━━━ Texto
Possibilidade de saque em dinheiro após 60 dias pode descaracterizar os objetivos do PAT. Já a opção de livre escolha de operadora pelos colaboradores traz dificuldades administrativas para os empregadores
Aprovada pelo Congresso – no início de agosto passou pelo Senado – , a MP (Medida Provisória) 1108/2022, que altera regras do Vale Refeição e do Vale Alimentação pagos pelas empresas aos trabalhadores, deve ter duas de suas propostas vetadas pelo presidente da República. Uma delas é a possibilidade de saque em dinheiro do saldo remanescente desses benefícios após 60 dias. A outra é a opção para o empregado escolher a operadora que ele preferir. Ambas são consideradas pelos especialistas como prejudiciais para trabalhadores e empregadores.
Na opinião de Anderson Belem Costa, CEO da Otimiza, o saque em dinheiro é uma proposta negativa porque desconfigura a natureza do benefício. Além disso, pode ser que a Receita Federal entenda que quando houver esse saque possa incidir tributação sobre o valor, uma vez que ele não foi um benefício do PAT (Programa de Alimentação do Trabalhador), pelo contrário, virou dinheiro que pode ser usado para outras finalidades que não a alimentação.
━━━━━━
━━━ Linhas de dados
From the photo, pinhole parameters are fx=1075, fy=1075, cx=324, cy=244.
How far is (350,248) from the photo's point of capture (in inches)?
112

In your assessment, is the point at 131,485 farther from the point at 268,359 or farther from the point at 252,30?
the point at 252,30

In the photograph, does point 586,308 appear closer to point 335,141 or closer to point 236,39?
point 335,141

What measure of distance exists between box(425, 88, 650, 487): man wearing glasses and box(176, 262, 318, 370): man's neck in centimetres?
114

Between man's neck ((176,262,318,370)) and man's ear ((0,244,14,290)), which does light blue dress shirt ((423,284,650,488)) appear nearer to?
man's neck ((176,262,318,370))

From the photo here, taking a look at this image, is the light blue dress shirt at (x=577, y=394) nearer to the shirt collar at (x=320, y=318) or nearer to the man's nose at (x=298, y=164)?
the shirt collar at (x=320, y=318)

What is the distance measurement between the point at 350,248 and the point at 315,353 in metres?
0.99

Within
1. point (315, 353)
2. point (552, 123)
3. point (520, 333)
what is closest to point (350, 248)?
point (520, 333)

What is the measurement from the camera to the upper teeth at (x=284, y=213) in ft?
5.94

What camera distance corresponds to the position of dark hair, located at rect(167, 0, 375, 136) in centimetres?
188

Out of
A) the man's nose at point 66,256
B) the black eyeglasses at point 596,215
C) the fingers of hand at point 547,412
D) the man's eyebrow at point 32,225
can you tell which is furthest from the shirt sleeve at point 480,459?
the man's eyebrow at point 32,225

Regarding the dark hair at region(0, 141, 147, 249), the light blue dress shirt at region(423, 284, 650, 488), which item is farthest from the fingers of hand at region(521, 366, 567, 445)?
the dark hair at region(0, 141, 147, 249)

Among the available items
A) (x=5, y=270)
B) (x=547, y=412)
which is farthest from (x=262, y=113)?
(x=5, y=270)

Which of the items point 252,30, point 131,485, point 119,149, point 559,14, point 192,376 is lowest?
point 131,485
━━━━━━
:: Tarefas ::
(A) Por favor, transcreva literalmente o trecho do texto sobre a MP 1108/2022 que vai de "Possibilidade de saque em dinheiro após" a "trabalhadores e empregadores.".
(B) No texto sobre a MP 1108/2022, quem é o CEO da Otimiza?
Baseie-se somente no texto.

:: Respostas ::
(A)
Possibilidade de saque em dinheiro após 60 dias pode descaracterizar os objetivos do PAT. Já a opção de livre escolha de operadora pelos colaboradores traz dificuldades administrativas para os empregadores
Aprovada pelo Congresso – no início de agosto passou pelo Senado – , a MP (Medida Provisória) 1108/2022, que altera regras do Vale Refeição e do Vale Alimentação pagos pelas empresas aos trabalhadores, deve ter duas de suas propostas vetadas pelo presidente da República. Uma delas é a possibilidade de saque em dinheiro do saldo remanescente desses benefícios após 60 dias. A outra é a opção para o empregado escolher a operadora que ele preferir. Ambas são consideradas pelos especialistas como prejudiciais para trabalhadores e empregadores.

(B) Anderson Belem Costa.